Le associazioni tech contro la delibera AGCOM sulle CDN
I firmatari sono CCIA Europe (Computer & Communications Industry Association), ITI (Information Technology Industry Council), Altroconsumo, BSA (Business Software Alliance), InnovUp e Internet Infrastructure Coalition. La lettera è stata inviata da Giorgia Meloni (presidente del Consiglio), Adolfo Urso (ministro delle imprese e del made in Italy) e Alessio Butti (sottosegretario con delega all’innovazione), esprimendo profonda preoccupazione
e parlando esplicitamente di una classificazione impropria. Riportiamo di seguito alcuni estratti della comunicazione.
Tale delibera rappresenta un’estensione ingiustificata dell’ambito di applicazione del Codice. Le CDN operano trasportando traffico in modo privato, a differenza dei servizi di telecomunicazione pubblici che servono direttamente gli utenti finali. Pertanto, tale misura danneggerà l’ecosistema digitale italiano, scoraggerà gli investimenti infrastrutturali e introdurrà, di fatto, network usage fees in violazione degli impegni commerciali UE-USA dell’Agosto 2025, in cui l’Unione Europea si impegnava a non introdurre nessuna tipologia di network fee, puntando quindi sulla positiva cooperazione tecnologica tra Europa e Stati Uniti.
È chiamato in causa anche il Digital Networks Act. Il rischio sarebbe quello di applicare una misura nazionale che anticiperebbe il quadro normativo europeo, frammentando il mercato unico digitale anziché armonizzarlo.,
È particolarmente preoccupante che l’Italia, che si era già opposta all’introduzione di una network fee già nel 2023, ora si muova unilateralmente, rischiando di creare un pericoloso precedente a livello europeo.
Riconoscere le CDN come reti di comunicazione elettronica, inoltre, sottoporrebbe anche i CAP (Content Application Providers) ai meccanismi di risoluzione delle controversie con gli operatori di telecomunicazioni previsti dall’articolo 26 del Codice
. Un recente studio dimostra che questo potrebbe consentire agli operatori di telecomunicazioni di imporre compensi per la distribuzione di contenuti già richiesti e pagati dagli utenti finali, costituendo, di fatto, una network fee attraverso lo strumento regolatorio
, in contrasto con gli impegni commerciali assunti tra Europa e Stati Uniti.

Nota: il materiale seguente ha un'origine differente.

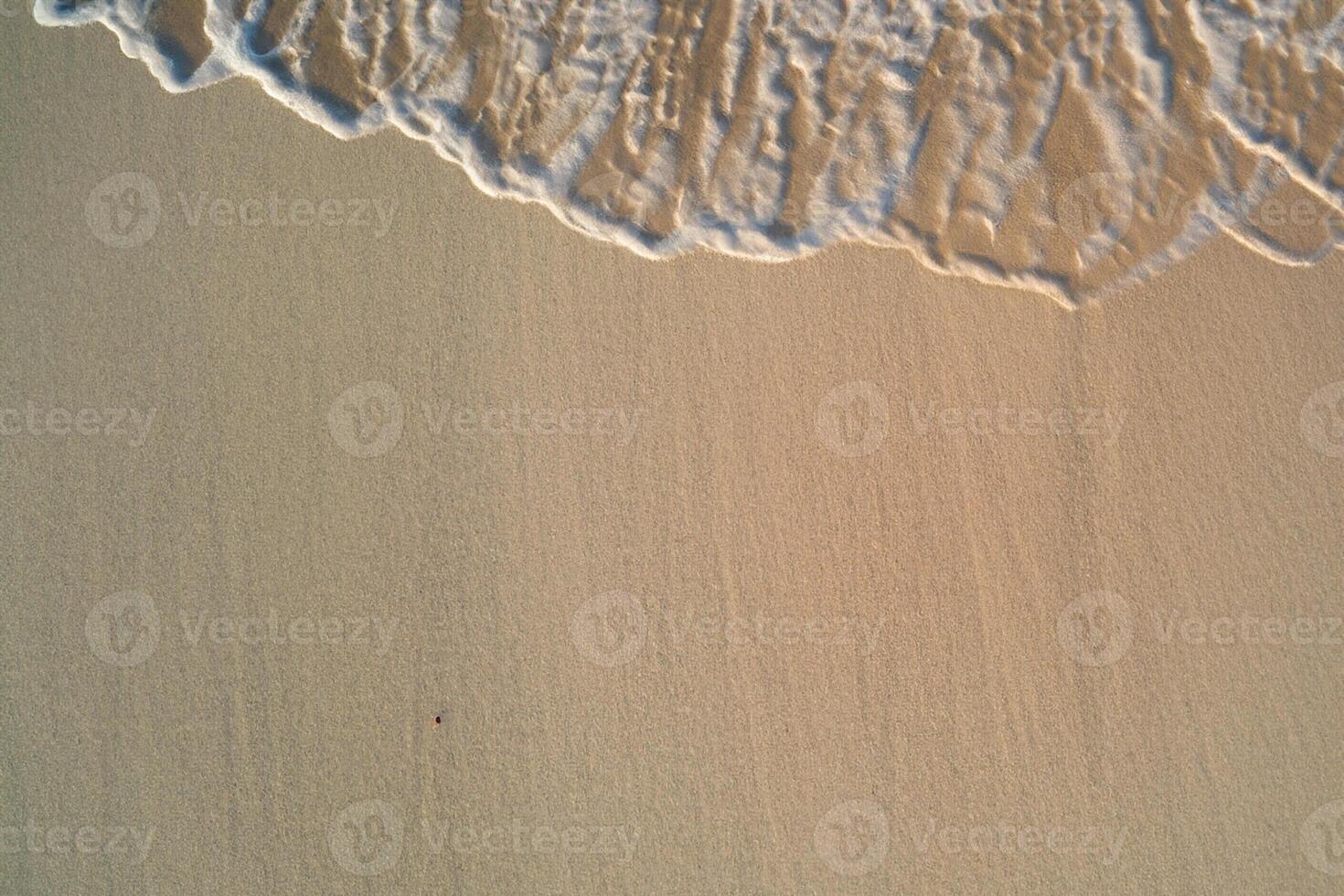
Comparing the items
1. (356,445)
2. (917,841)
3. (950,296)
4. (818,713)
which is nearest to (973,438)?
(950,296)

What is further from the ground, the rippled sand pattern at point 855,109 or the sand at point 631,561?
the rippled sand pattern at point 855,109

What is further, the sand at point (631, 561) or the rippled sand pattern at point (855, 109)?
the rippled sand pattern at point (855, 109)

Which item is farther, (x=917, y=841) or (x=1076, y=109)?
(x=1076, y=109)

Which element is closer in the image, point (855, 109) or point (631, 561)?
point (631, 561)

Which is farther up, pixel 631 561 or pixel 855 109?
pixel 855 109

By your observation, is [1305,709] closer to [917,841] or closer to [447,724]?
[917,841]
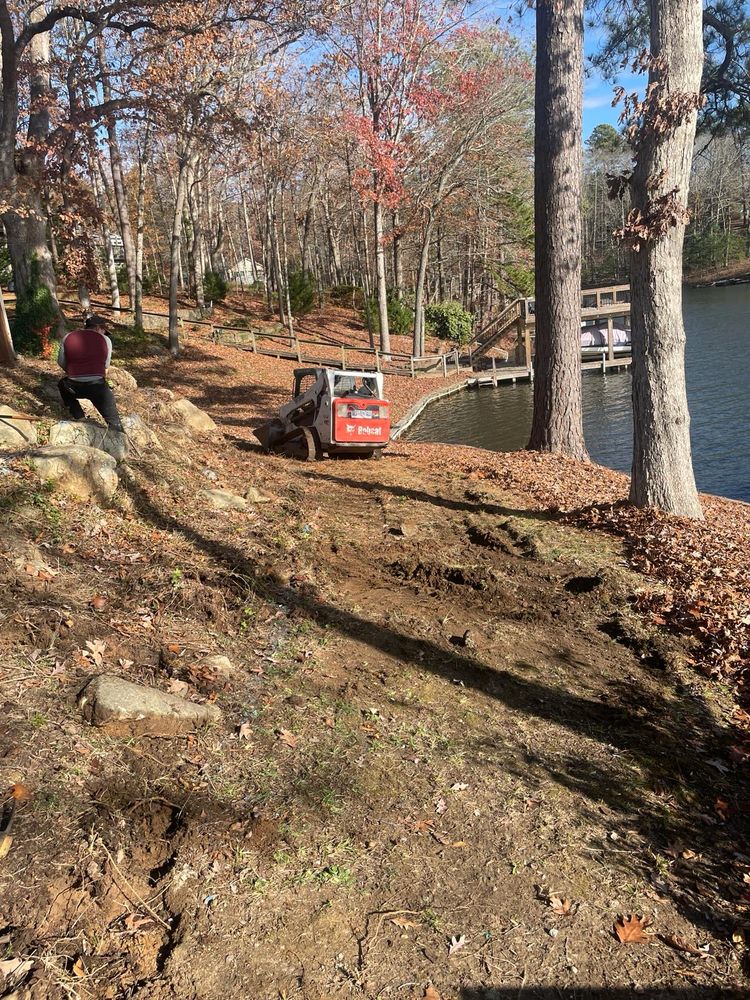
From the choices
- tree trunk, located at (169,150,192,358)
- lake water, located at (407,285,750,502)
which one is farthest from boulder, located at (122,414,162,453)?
tree trunk, located at (169,150,192,358)

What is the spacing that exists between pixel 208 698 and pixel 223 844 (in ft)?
3.99

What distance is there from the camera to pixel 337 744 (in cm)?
411

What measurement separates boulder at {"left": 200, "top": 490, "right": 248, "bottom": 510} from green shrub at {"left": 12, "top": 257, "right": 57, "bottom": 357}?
30.0 feet

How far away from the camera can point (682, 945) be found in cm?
302

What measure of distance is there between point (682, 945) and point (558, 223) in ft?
37.8

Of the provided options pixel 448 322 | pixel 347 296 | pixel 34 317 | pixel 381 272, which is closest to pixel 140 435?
pixel 34 317

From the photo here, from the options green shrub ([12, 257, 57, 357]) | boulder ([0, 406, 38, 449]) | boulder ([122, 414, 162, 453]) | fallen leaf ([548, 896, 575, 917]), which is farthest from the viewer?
green shrub ([12, 257, 57, 357])

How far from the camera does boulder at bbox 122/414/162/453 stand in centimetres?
885

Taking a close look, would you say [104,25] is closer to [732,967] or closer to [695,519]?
[695,519]

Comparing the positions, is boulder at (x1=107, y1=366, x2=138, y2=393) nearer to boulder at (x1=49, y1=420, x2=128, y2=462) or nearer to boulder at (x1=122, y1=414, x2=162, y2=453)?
boulder at (x1=122, y1=414, x2=162, y2=453)

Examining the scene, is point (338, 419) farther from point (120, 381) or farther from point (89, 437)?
point (89, 437)

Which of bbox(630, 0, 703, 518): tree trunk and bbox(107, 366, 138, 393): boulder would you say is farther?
bbox(107, 366, 138, 393): boulder

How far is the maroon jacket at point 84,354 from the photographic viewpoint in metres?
8.10

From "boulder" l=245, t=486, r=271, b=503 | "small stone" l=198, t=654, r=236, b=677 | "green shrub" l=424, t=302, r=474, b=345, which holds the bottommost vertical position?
"small stone" l=198, t=654, r=236, b=677
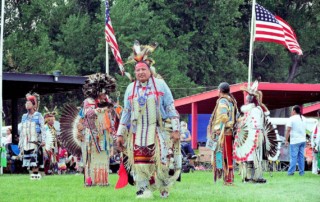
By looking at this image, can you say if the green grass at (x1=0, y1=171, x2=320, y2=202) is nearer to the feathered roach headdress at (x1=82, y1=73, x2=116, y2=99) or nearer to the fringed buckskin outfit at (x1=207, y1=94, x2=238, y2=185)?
the fringed buckskin outfit at (x1=207, y1=94, x2=238, y2=185)

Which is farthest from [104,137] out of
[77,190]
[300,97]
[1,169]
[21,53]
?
[21,53]

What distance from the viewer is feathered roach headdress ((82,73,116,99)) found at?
1490cm

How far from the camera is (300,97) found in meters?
33.1

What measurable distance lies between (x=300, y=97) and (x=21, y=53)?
16.5 m

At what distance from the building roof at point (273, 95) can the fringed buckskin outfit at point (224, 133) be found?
1251cm

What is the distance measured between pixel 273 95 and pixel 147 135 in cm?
2044

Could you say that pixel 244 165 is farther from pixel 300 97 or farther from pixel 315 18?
pixel 315 18

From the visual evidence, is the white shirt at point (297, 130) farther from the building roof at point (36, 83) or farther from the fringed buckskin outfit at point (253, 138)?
the building roof at point (36, 83)

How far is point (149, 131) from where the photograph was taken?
464 inches

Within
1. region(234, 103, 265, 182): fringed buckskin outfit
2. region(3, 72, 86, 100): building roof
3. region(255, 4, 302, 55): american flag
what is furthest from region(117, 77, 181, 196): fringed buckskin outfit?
region(255, 4, 302, 55): american flag

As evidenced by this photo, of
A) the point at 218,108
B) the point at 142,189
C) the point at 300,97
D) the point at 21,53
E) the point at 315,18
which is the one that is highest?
A: the point at 315,18

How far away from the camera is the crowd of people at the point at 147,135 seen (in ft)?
38.8

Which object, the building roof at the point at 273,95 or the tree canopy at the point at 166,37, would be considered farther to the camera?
the tree canopy at the point at 166,37

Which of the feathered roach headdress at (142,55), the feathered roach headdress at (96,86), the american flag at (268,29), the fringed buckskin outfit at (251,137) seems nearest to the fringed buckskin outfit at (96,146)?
the feathered roach headdress at (96,86)
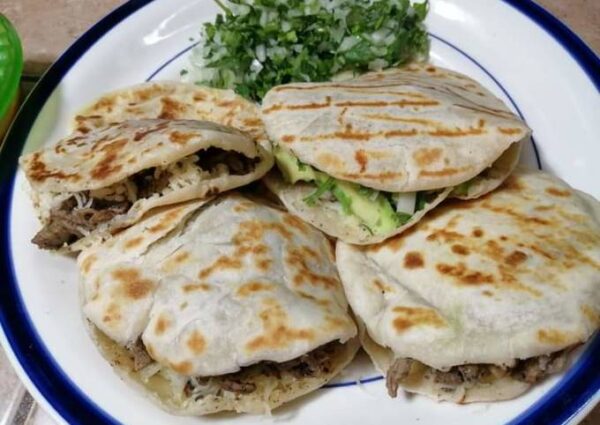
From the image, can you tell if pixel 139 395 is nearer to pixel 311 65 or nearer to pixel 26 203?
pixel 26 203

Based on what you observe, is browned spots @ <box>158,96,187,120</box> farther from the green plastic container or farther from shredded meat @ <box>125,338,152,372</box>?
shredded meat @ <box>125,338,152,372</box>

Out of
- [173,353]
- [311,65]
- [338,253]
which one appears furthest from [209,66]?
[173,353]

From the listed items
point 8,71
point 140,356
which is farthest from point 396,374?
point 8,71

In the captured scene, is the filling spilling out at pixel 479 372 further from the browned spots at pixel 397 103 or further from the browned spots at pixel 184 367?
the browned spots at pixel 397 103

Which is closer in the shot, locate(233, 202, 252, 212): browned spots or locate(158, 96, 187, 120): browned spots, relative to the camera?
locate(233, 202, 252, 212): browned spots

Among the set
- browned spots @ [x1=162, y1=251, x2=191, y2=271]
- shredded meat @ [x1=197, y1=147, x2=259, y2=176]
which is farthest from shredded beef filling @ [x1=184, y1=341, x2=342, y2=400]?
shredded meat @ [x1=197, y1=147, x2=259, y2=176]

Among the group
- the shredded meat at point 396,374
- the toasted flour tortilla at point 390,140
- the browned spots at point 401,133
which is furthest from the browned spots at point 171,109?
the shredded meat at point 396,374
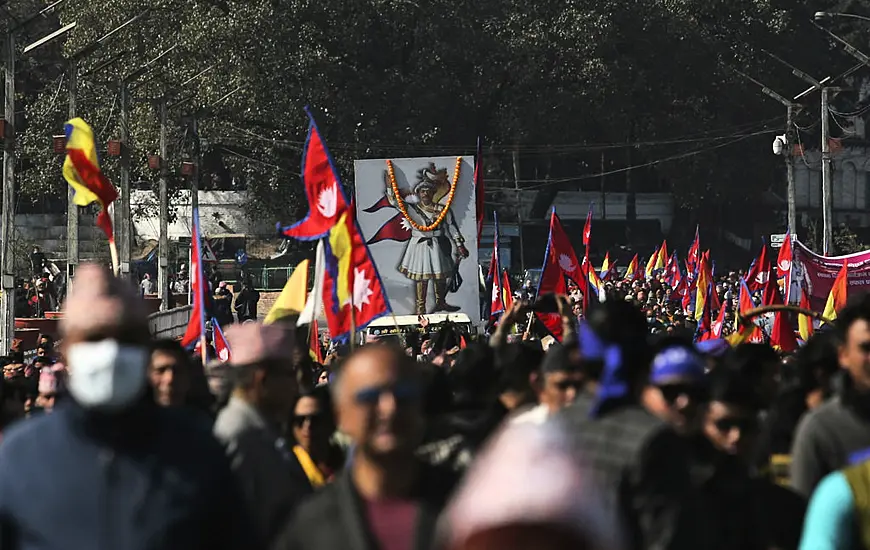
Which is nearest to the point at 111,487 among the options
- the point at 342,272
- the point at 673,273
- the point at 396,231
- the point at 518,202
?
the point at 342,272

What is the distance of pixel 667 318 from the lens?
22750mm

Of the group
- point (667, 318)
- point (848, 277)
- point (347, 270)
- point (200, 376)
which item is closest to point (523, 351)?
point (200, 376)

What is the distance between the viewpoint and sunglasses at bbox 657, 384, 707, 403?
15.2 ft

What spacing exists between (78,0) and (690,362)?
4514 centimetres

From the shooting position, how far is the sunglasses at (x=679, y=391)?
15.2 feet

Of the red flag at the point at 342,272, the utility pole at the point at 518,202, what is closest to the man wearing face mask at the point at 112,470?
the red flag at the point at 342,272

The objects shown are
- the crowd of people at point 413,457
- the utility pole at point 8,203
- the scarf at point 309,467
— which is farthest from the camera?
the utility pole at point 8,203

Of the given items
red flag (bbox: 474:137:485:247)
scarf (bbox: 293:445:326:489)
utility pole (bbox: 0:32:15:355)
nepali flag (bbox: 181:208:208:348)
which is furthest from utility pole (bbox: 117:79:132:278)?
scarf (bbox: 293:445:326:489)

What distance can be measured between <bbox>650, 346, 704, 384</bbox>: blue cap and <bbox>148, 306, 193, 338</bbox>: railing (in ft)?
64.9

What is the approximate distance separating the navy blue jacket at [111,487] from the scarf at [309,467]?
85.5 inches

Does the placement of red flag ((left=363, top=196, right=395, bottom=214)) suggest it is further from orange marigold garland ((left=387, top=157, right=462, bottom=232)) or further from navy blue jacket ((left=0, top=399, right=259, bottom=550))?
navy blue jacket ((left=0, top=399, right=259, bottom=550))

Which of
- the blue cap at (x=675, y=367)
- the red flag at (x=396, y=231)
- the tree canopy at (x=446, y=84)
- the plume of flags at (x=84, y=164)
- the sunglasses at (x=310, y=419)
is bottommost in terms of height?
the sunglasses at (x=310, y=419)

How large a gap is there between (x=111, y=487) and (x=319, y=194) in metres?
7.99

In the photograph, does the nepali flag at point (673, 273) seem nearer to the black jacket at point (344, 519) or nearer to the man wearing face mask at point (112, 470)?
the black jacket at point (344, 519)
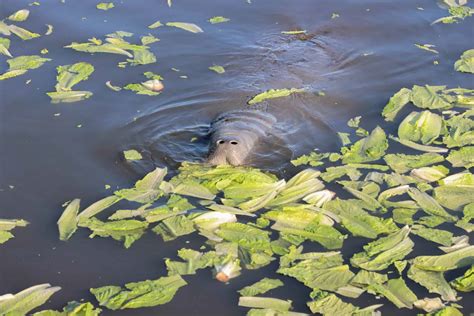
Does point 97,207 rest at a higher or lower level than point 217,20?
lower

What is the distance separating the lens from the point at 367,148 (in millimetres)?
6320

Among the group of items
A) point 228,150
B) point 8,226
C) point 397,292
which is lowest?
point 8,226

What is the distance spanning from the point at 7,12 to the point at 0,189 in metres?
3.64

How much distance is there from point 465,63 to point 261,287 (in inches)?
165

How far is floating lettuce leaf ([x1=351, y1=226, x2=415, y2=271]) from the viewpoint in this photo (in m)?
4.95

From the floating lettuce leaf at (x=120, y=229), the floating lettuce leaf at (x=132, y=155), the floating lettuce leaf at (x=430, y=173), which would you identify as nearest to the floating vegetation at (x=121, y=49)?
the floating lettuce leaf at (x=132, y=155)

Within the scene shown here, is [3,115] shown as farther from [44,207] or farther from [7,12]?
[7,12]

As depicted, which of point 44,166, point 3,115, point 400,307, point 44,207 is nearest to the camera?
point 400,307

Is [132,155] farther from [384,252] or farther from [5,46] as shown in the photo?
[5,46]

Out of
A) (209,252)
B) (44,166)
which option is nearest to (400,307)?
(209,252)

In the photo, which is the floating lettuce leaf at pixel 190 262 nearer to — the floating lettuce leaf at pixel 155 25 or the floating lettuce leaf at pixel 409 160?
the floating lettuce leaf at pixel 409 160

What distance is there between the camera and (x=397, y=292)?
15.5 feet

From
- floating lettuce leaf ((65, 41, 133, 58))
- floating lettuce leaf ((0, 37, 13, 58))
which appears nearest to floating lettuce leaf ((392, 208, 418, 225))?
floating lettuce leaf ((65, 41, 133, 58))

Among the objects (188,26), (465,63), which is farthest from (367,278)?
(188,26)
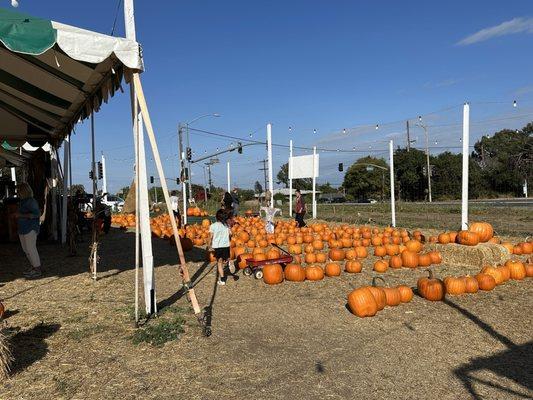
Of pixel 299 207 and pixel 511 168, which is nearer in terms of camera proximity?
pixel 299 207

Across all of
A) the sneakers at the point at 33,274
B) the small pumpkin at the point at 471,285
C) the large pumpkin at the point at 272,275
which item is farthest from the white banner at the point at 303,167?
the sneakers at the point at 33,274

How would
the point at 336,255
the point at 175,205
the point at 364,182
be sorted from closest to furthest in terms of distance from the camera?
the point at 336,255
the point at 175,205
the point at 364,182

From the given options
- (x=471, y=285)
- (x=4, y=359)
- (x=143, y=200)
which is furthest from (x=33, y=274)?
(x=471, y=285)

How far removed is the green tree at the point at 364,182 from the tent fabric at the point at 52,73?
68871 mm

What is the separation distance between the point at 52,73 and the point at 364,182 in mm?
76408

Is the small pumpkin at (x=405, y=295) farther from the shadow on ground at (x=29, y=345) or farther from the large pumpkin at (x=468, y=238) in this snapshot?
the shadow on ground at (x=29, y=345)

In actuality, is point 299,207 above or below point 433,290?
above

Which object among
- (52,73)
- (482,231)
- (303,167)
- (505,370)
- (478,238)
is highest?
(52,73)

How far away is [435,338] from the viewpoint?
16.5 feet

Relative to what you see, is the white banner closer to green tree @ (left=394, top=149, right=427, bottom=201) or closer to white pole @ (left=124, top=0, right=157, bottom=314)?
white pole @ (left=124, top=0, right=157, bottom=314)

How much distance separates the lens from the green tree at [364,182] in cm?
7918

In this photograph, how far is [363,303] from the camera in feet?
19.3

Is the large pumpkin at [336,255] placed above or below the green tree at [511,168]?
below

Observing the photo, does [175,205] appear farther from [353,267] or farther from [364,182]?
[364,182]
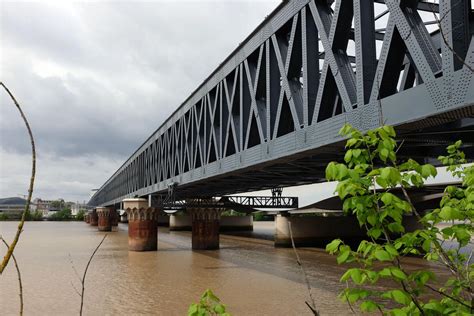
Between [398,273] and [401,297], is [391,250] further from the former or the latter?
[401,297]

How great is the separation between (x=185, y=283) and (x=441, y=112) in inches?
718

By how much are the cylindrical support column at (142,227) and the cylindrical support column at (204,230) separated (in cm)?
415

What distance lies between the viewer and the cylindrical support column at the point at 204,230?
152 ft

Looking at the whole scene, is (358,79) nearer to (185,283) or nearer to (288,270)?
(185,283)

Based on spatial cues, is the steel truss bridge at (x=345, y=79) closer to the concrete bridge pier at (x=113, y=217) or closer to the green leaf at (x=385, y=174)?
the green leaf at (x=385, y=174)

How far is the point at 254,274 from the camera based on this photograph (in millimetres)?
28188

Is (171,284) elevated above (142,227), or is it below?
below

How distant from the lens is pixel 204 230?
1836 inches

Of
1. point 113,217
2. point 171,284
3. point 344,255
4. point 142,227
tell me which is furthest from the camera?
point 113,217

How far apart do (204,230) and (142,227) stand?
648 centimetres

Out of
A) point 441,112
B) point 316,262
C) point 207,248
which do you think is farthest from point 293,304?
point 207,248

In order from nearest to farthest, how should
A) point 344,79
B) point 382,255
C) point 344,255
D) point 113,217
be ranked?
point 382,255
point 344,255
point 344,79
point 113,217

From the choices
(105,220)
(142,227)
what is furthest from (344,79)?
(105,220)

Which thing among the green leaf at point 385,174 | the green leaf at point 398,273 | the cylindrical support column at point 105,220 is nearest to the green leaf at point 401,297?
the green leaf at point 398,273
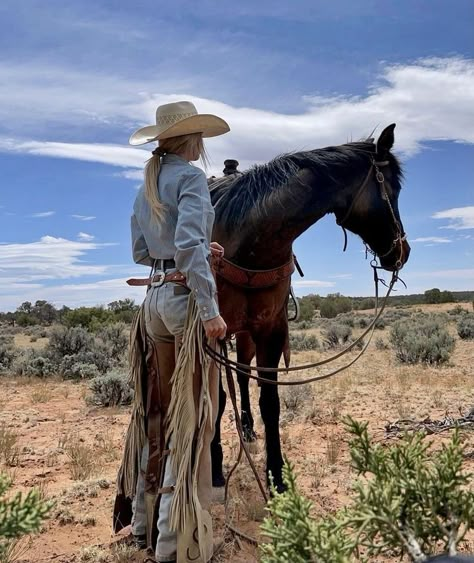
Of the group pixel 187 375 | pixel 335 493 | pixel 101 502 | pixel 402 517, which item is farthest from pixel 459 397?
pixel 402 517

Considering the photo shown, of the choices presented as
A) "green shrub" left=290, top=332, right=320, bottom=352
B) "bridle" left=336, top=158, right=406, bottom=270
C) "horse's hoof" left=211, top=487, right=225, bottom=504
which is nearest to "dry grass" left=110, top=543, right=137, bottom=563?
"horse's hoof" left=211, top=487, right=225, bottom=504

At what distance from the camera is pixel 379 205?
408cm

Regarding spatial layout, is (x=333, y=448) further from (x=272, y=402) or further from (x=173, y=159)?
(x=173, y=159)

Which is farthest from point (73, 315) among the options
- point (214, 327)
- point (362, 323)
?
point (214, 327)

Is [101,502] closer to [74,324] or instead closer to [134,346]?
[134,346]

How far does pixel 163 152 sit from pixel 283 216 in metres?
0.98

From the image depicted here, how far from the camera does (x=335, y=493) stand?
14.3ft

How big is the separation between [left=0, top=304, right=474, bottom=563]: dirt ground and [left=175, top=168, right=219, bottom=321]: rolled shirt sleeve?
160 cm

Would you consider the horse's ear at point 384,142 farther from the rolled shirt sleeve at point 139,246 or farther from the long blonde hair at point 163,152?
the rolled shirt sleeve at point 139,246

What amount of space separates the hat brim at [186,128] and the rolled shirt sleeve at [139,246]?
0.50m

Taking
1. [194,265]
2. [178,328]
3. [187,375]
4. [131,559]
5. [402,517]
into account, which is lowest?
[131,559]

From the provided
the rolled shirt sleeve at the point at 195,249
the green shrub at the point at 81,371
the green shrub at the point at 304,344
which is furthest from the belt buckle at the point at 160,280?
the green shrub at the point at 304,344

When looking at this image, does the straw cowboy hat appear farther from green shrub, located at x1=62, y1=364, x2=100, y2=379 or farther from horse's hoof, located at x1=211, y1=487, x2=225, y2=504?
green shrub, located at x1=62, y1=364, x2=100, y2=379

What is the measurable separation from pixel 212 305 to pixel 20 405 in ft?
20.9
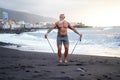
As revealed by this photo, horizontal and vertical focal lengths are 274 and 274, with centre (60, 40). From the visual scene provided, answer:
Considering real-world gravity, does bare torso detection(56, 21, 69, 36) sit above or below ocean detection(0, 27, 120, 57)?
above

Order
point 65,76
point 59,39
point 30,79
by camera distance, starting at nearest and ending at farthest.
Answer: point 30,79 < point 65,76 < point 59,39

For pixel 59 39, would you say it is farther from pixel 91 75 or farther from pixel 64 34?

A farne le spese, stando ai firmatari della lettera, sarebbe l’intero ecosistema dell’innovazione digitale italiano, mettendo a repentaglio i principi fondamentali dell’architettura aperta e decentralizzata di internet
. L’impatto si manifesterebbe direttamente sulle industrie creative, le startup e le PMI che dipendono da servizi CDN competitivi per la loro attività, costringendole ad affrontare costi più elevati e un deterioramento della qualità del servizio per i consumatori
.
Inoltre, tale decisione comprometterebbe significativamente i servizi pubblici essenziali, incluse le agenzie governative, le istituzioni finanziarie e i fornitori di servizi sanitari che si affidano all’infrastruttura CDN per gestire i picchi di traffico digitale e garantire la cybersicurezza.
Verrebbero meno anche gli impegni finalizzati al raggiungimento degli obiettivi del Decennio digitale europeo e quelli stabiliti dal PNRR (Piano Nazionale di Ripresa e Resilienza).
Alla luce di quanto esposto, chiediamo al governo italiano di impedire l’attuazione della delibera dell’AgCom, assicurando un quadro normativo che promuova l’innovazione, preservi l’allineamento con gli impegni europei e favorisca la trasformazione digitale del Paese.